Between now and November 2008, natural gas prices are expected to remain within a $5-10 band, according to Pace Global Energy Services. However, developments in the power and gas sectors suggest excursions from that trend could range from a low of $2.50 to a high of $20/MMBtu, said Art Holland, Pace director of power and forecasting. Such wide travel in prices is quite unlikely but possible, he said.
Speaking at GasMart 2007 in Chicago last week, Holland described gas and power markets whose futures are intertwined, with gas prices largely influenced by gas-fired generation demand, power largely influenced by gas prices, and both subject to the whims of Mother Nature.
“Energy prices are and increasingly will be volatile and highly uncertain, and any energy-related decision must incorporate and acknowledge that uncertainty,” he said.
Influencing the outlook for energy prices is a number of factors, including the potential for legislation to limit emissions of greenhouse gases (GHG); the development of clean coal technologies, such as integrated gasification combined-cycle (IGCC) generation and carbon capture and sequestration; the further development of renewable energy sources; and the market penetration of demand-side resources, e.g. load shedding.
Weather enters the picture on two fronts: temperature-driven demand for power (to run air conditioning) and weather’s effect on the level of gas in storage.

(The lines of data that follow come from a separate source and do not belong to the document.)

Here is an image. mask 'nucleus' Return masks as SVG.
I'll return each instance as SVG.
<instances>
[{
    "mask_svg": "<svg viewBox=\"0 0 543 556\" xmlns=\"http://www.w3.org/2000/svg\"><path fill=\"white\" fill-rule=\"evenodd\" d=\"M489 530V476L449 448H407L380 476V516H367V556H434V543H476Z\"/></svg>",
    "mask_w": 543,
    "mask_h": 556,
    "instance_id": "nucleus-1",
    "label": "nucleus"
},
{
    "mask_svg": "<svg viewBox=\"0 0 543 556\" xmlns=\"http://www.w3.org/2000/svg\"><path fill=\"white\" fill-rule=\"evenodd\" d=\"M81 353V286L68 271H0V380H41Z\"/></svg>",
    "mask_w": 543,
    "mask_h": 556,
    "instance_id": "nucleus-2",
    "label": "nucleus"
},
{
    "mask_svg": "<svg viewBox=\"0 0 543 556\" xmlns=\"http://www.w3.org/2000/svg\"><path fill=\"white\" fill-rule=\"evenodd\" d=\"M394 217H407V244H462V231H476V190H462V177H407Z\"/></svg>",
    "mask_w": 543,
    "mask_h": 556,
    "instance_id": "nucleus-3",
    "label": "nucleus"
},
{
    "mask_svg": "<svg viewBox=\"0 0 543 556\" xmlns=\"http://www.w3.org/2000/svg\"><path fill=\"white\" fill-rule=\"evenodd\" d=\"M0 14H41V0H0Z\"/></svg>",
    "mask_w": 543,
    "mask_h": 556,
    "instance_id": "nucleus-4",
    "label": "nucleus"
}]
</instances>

And because of its influence on gas prices, the gas storage level indirectly influences price-sensitive demand for gas to fuel power generation.
“Finally, there is the issue of sectoral price elasticity of demand,” said Holland. “What I mean by that is while industrial consumers may have some options if gas prices go extremely high: they can change production schedules; they may have other fuel options. In the utility or power sector you may not have a choice because if the available supply that you have to meet load is gas-fired and the price of gas is very high, you don’t have the choice of changing your production schedule. You have the choice of serving your load or not serving your load. And as we saw back in the late ’90s, the value of lost load can drive that decision to drive prices up to the thousands of dollars per megawatt hour for a short period of time.”
As for new generation development, Pace is predicting a relatively balanced portfolio of fossil and renewable technologies. While nuclear, conventional coal, IGCC and natural gas are all very much in the running, gas is projected to account for about 34% of the generation mix in 2025, according to Pace. “Over the long-term and short-term, a good share of new generating capacity is expected to be gas-fired,” Holland said. “New gas-fired capacity is particularly important for urban areas, both for environmental reasons and because that is where the demand is emerging for new capacity.”
Holland highlighted Northern California, the southeastern part of the PJM Interconnection (the Baltimore Gas and Electric and PEPCO service territories), New York City and Houston as areas most in need of new generating capacity. “I don’t want to lead you to believe that the lights are going to go out in these regions,” he said. “I don’t think the lights will go out, but you will see some power price impacts of these shortages if new supplies aren’t brought on fairly soon.”
In Texas, for instance — where TXU Corp. has found that planning new coal plants and actually building them are two entirely different things — where one looks is what determines whether gas- or coal-fired generation is the most economically favorable. In the northern part of the Electric Reliability Council of Texas (ERCOT), TXU’s Dallas-area stomping ground, coal is clearly favored from an economic standpoint. In ERCOT gas-fired generation sets the marginal price for power and coal plants, with their lower relative fuel costs, can do quite well.
However, it’s the Houston area of ERCOT where new power generation is most needed, and Houston is a Clean Air Act nonattainment zone. So while economics favor coal-fired generation in northern ERCOT, “the reality of the environmental situation and the location of the need for new capacity in primarily urban areas means that a lot of that new capacity could in fact be gas-fired,” Holland said.
However, in northern Illinois, for example, where there is not a great demand for new generating capacity currently, the economics of coal- and gas-fired plants are about even, so Holland said the two could be developed in tandem in the coming years.
The addition of renewable resources is, to a certain degree, an alternative to new gas-fired generation, Holland said. However, renewables can be something of a wild card where energy prices are concerned. Most renewables, such as solar and wind, are intermittent, meaning backup power is required to carry the market through periods of darkness and windlessness, and this is a potential source of increased volatility.
Further adding to volatility is the profile of North American gas demand. The industrial sector, which has historically been baseload demand, is exhibiting flat or declining growth. “The increase that you’re going to see from the power generation sector is highly volatile demand, and it will become increasingly volatile as new renewable resources come into commercial operation,” Holland said.